First, computer hardware requirements must be considered. The computer intended as the public Internet access point that will be fitted with some form of speech output most likely is going to run Windows 95. This means the system must be at least a Pentium with a clock speed of not less than 133 MHz. It should possess 32 megabytes of Random Access Memory (RAM) with a high-quality graphics card installed. Why the need for a quality graphics card if the system is primarily going to be used for blind patrons? The answer is fairly simple. While on the Internet as well as off, today's computers constantly encounter numerous images that need to be processed and displayed. Almost all access software (screen readers) place a drag on the computer's speed. This drag plus the constant need to process graphics can, if a slow video card is installed, make the computer operate at frustratingly slow speeds. A high-performance video card is one of the least-expensive components in the computer and is an area where it is unwise to cut costs.
In summary, the basic computer system that is planned as an accessible workstation should be designed with performance and speed in mind. Adaptive add-ons such as speech synthesizers and screen readers place extra drags on the computers.
Developed by Artic Technologies to navigate the Windows 95 environment, WinVision easily installs from Windows 95 and avails itself of Microsoft's Active Accessibility. WinVision works so closely with Windows that it actually installs its files into the Windows directory. The results are fewer crashes caused by conflicts in Windows when using WinVision than by other screen readers. J. D. Leventhal, Senior Resource Specialist, and C. L. Earl, Resource Specialist, Technical Evaluation Services, National Technology Center, American Foundation for the Blind (AFB), also found that WinVision granted "very good access to text-impaired users" when using Internet Explorer, but only marginal access through Netscape Navigator.{2}
The evaluators found that WinVision's command structure relied heavily on <CONTROL> and <ALT>, but the manufacturer countered with the suggestion that most users were not bothered by the need to double-click <ALT> or <CONTROL> that negated the perceived conflict that Leventhal and Earl found. Artic also pointed out that their product offered the users the opportunity to remap the keyboard (not wise in a shared setting). Another feature of WinVision's program is that it has pop-up menus so speech settings can be easily changed. This is good for the savvy user, but, again, could create a problem for the novice in a shared workstation.

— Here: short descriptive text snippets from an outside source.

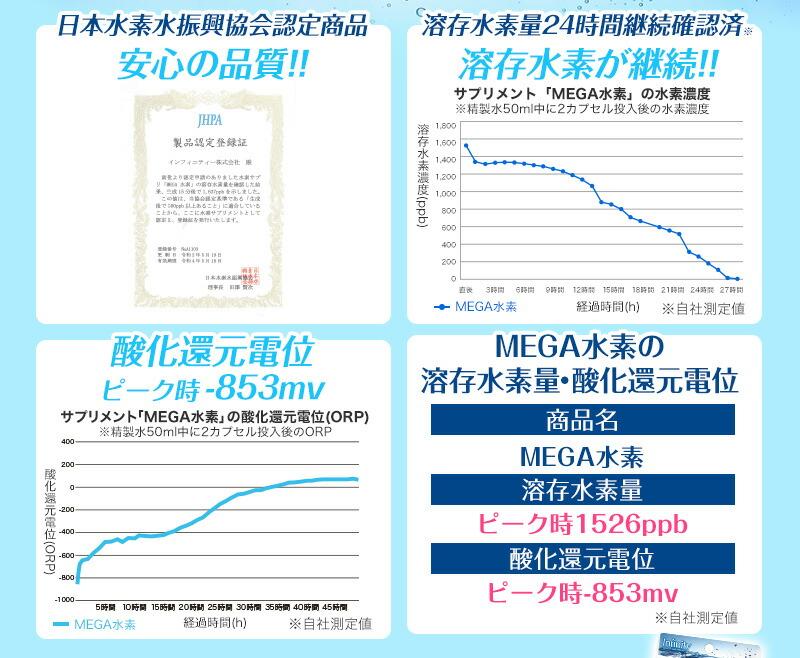 MEGA水素の溶存水素量・酸化還元電位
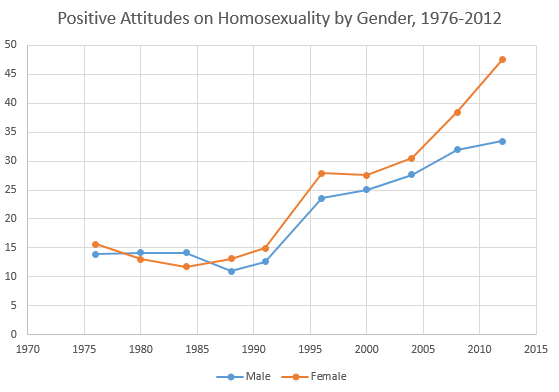 Positive Attitudes on Homosexuality by Gender, 1976-2012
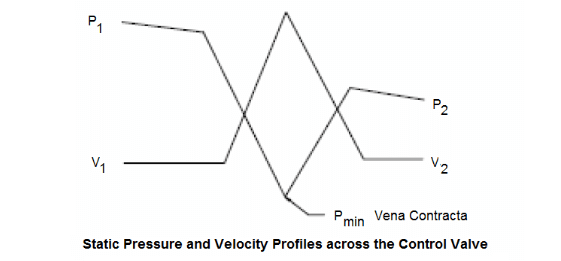 Control Valve Pressure and Velocity Relationship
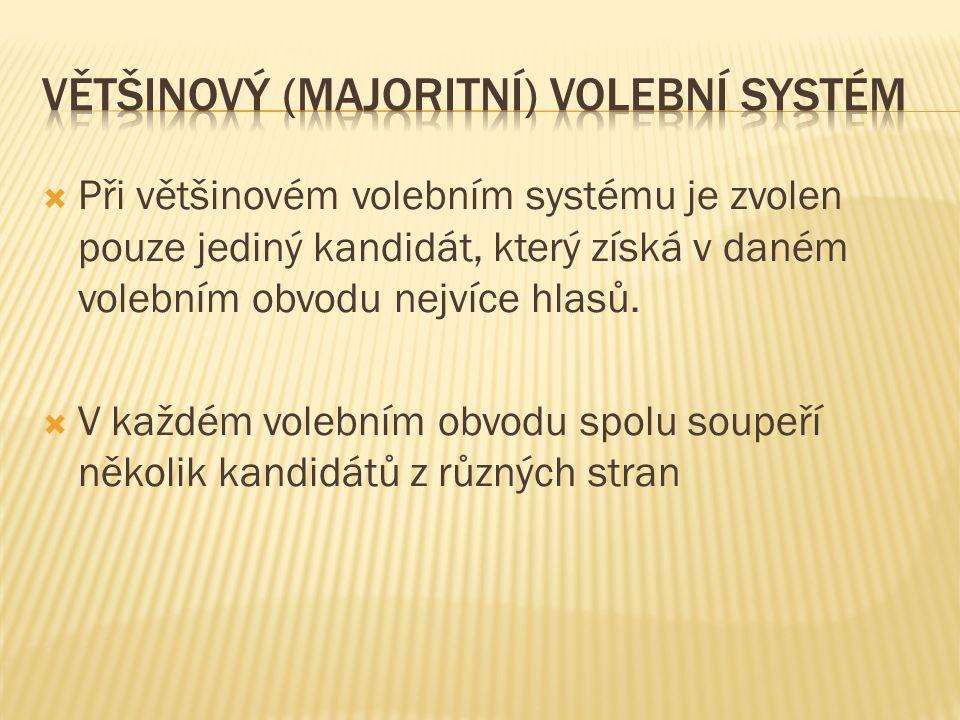 Většinový (majoritní) volební systém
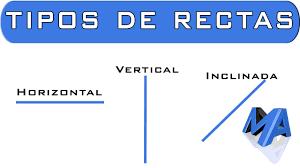 horiztal tipos de rectas horizontal vertical e inclinada youtube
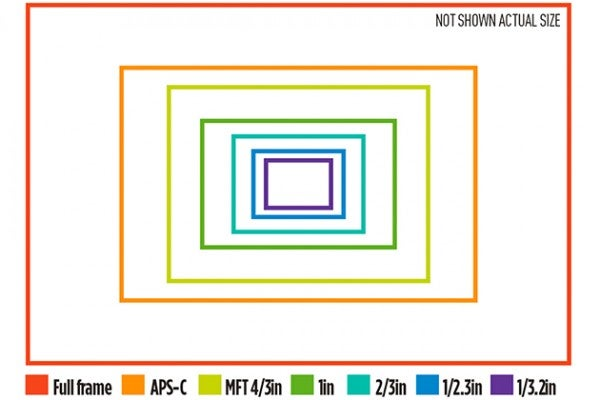 Full-frame sensors: Advanced technology guide - What Digital Camera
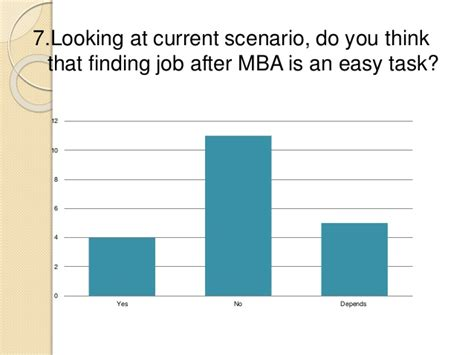 Is Mba Easy To Study by Unemployment Risk Associated With Mba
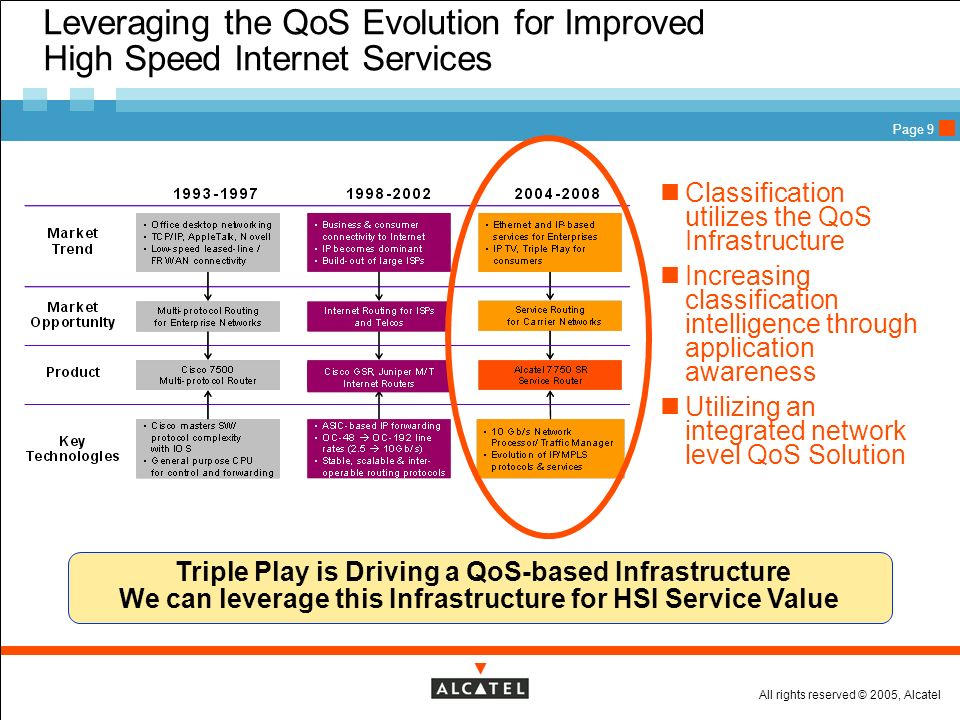 All rights reserved © 2005, Alcatel Page 9 Leveraging the QoS Evolution for Improved High Speed Internet Services Triple Play is Driving a QoS-based I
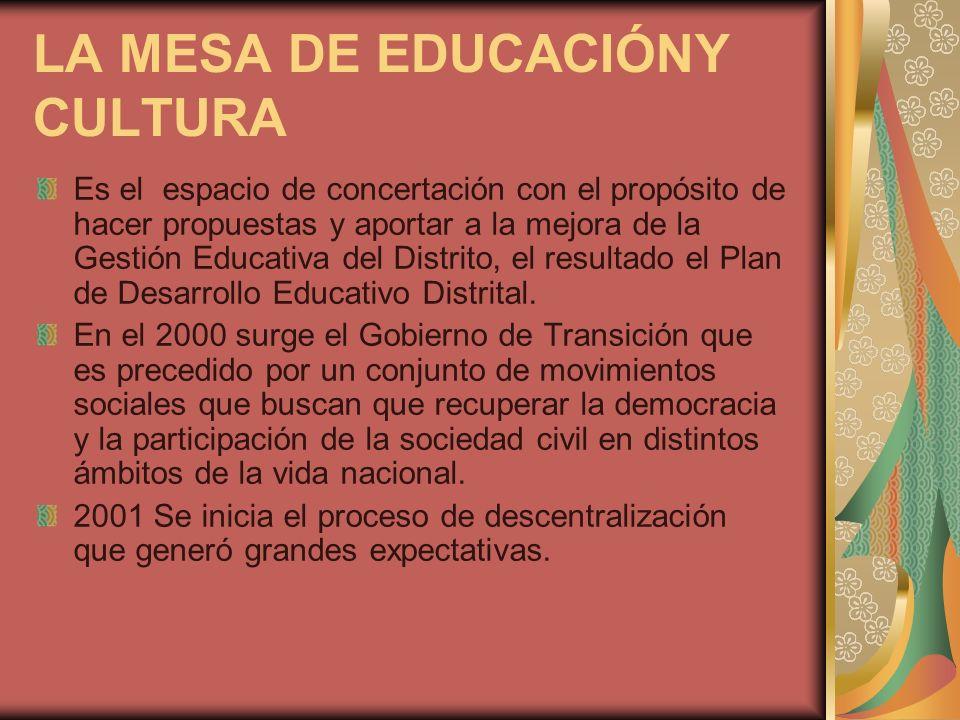 LA MESA DE EDUCACIÓNY CULTURA Es el espacio de concertación con el propósito de hacer propuestas y aportar a la mejora de la Gestión Educativa del Dis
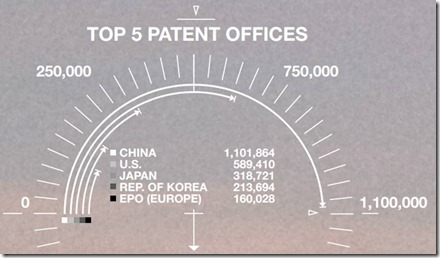 Patents per country WIPO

A tutorial on audiocassette is available and documentation updated on an ongoing basis. Artic claims to have a close working relationship with Microsoft, Lotus, and Corel (Word Perfect) to solve current problems and prevent future conflicts. Artic Technologies does maintain a Website, but does not yet offer a demo product.{3}
Automatic Screen Access for Windows (ASAW) is a system that provides blind and learning disabled computer users with "state-of-the-art speech access to applications within the Windows environment." ASAW works by gathering information displayed on the computer screen and translating it into recognizable speech through a supported speech synthesizer.

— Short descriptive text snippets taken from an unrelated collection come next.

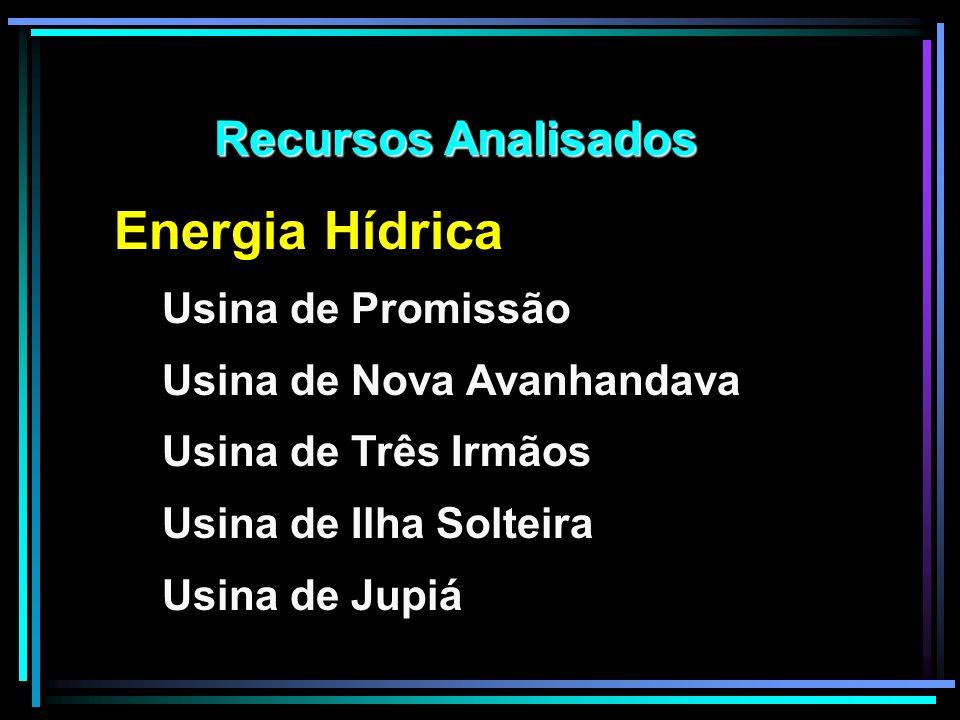 Energia Hídrica Usina de Promissão Usina de Nova Avanhandava Usina de Três Irmãos Usina de Ilha Solteira Usina de Jupiá Recursos Analisados
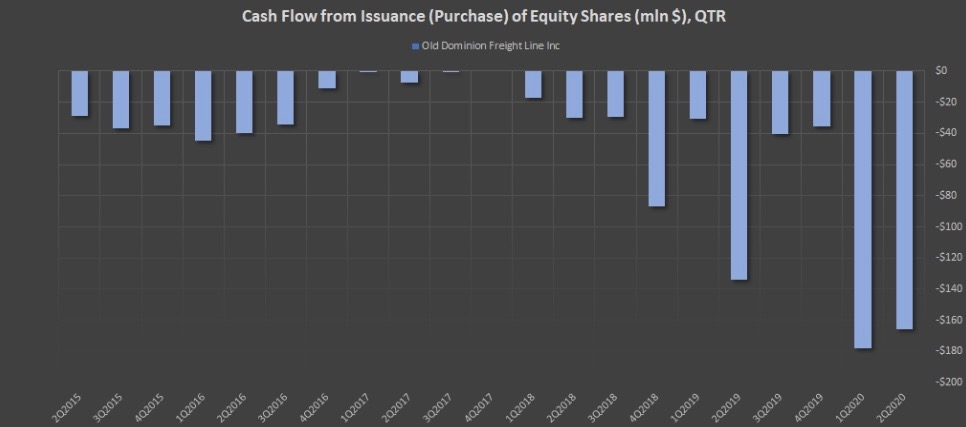 Показатель Cash Flow from Issuance (Purchase) of Equity Shares (mln $), QTR компании ODFL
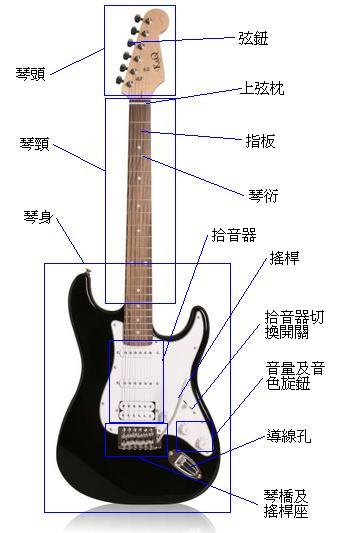 Electric guitar specs (front side).jpg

To access ASAW, the user enters commands via the numeric keypad of a conventional keyboard. The <7> reads the previous line of text and images on the screen, the <8> reads the current line, and <9> reads the next line. The middle row of numbers is used to break the line down word by word, while the bottom row of numbers breaks down the letters of the words. A tutorial is included with the package that frees staff from having to do a lot of teaching.
Commands allow the user to silence punctuation, if desired, as well as silence irrelevant information at will. ASAW also uses a high-tech image-recognition analysis algorithm that allows the user to assign names to images and announce them as such wherever and whenever they appear in the document.
When the product was reviewed by Leventhal and Earl, they concluded that "while the program was easy to install and easy to use, it lacked basic features such as 'Find,' 'Read Paragraph,' which gives the user greater control over what is spoken."{4} The reviewers also felt that the device did not perform well with Internet Explorer 3.02 or Netscape Navigator Gold 3.01 and relied too heavily on users having an "excellent knowledge of the application's use as well as good memory and reasoning skills."
The manufacturer recommends that the computer that ASAW is installed on have at least eight megabytes of RAM for use with Windows 95. The manufacturer does provide prospective clients with a free demonstration diskette that generously details the features and provides a good sense of access issues.{5}
JAWS for Windows (JFW), a product by the Henter-Joyce Corporation, offers the user access to a small set of basic speech commands that are enhanced by program-specific macros to access various window applications (figure 4-2: JAWS for Windows). JFW "looks" at the text displayed on the screen and determines if text that appears to be on the same line actually is on that line or is "spillage" from another column.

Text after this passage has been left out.